▶ ABOUT THIS EXERCISE
Exact repetition of a range: find the line containing "7112 Carmona, Grand" and the line containing "日大三対東海大菅生　6回表日" in the material below, then repeat both and all lines between them, leaving pictures out.

▶ MATERIAL FOR THIS TASK
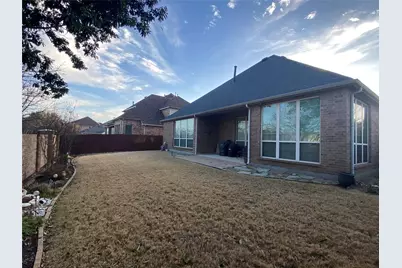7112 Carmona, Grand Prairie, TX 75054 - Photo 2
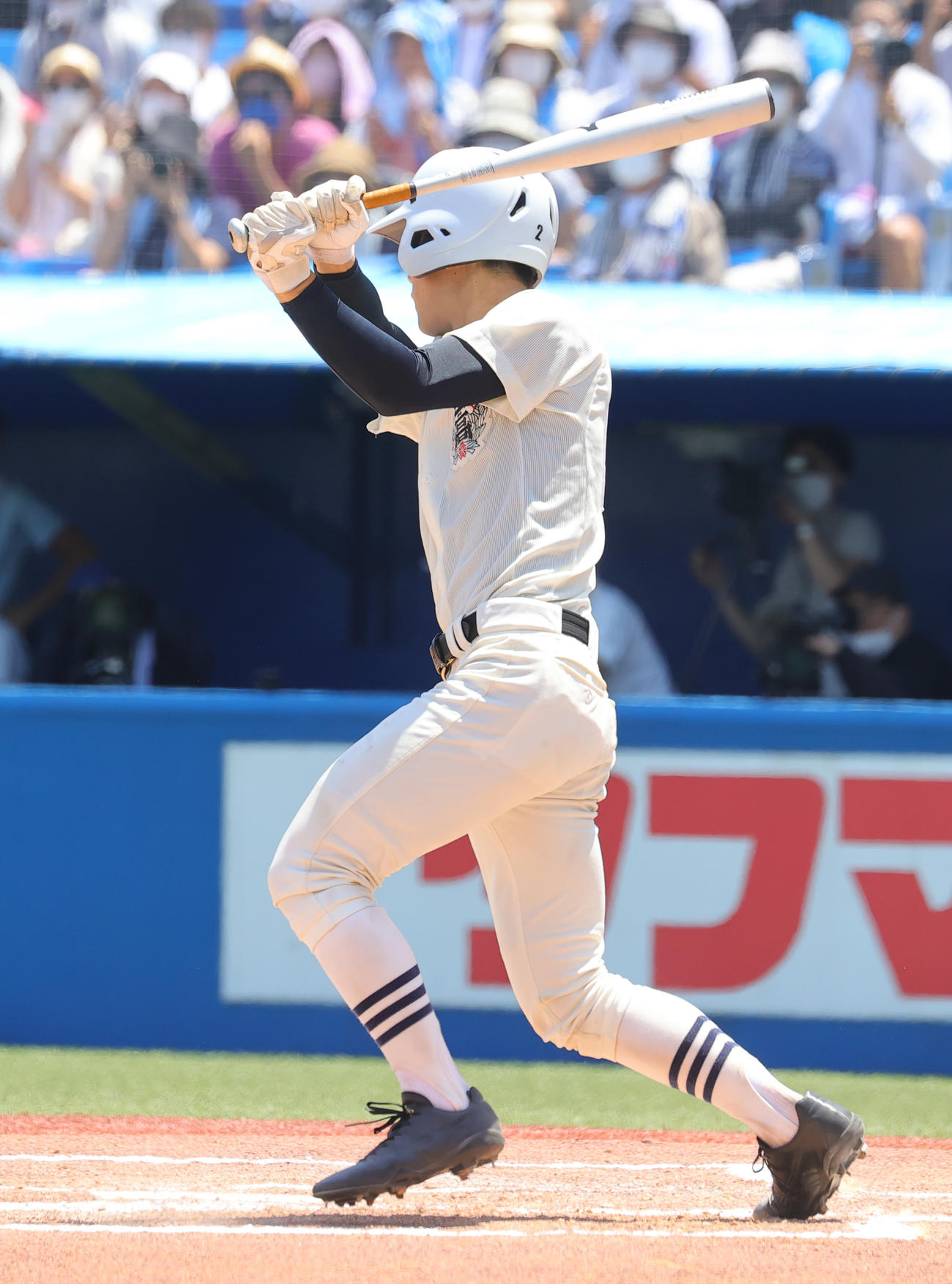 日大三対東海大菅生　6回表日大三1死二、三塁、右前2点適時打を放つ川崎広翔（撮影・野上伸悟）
--
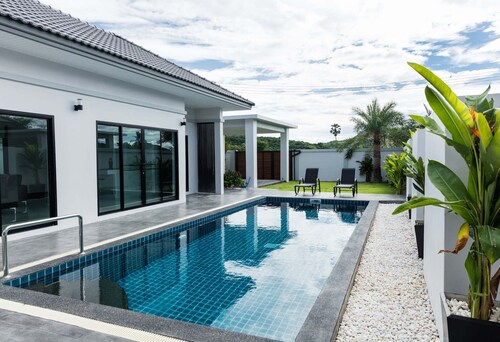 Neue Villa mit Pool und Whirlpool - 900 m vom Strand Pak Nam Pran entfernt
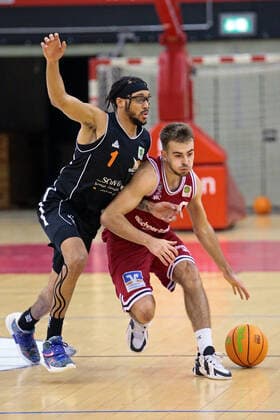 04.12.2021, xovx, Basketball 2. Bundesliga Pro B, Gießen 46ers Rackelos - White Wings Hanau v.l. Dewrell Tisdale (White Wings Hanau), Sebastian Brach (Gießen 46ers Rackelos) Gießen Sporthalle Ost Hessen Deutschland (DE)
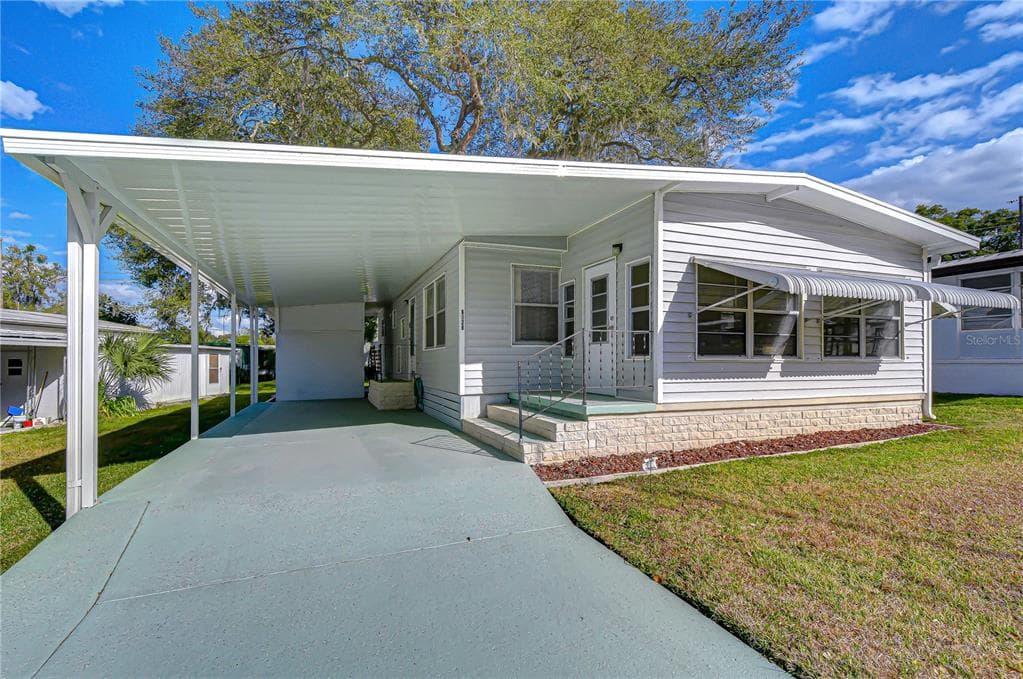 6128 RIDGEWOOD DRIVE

▶ RESPONSE TO THIS TASK
7112 Carmona, Grand Prairie, TX 75054 - Photo 2
 日大三対東海大菅生　6回表日大三1死二、三塁、右前2点適時打を放つ川崎広翔（撮影・野上伸悟）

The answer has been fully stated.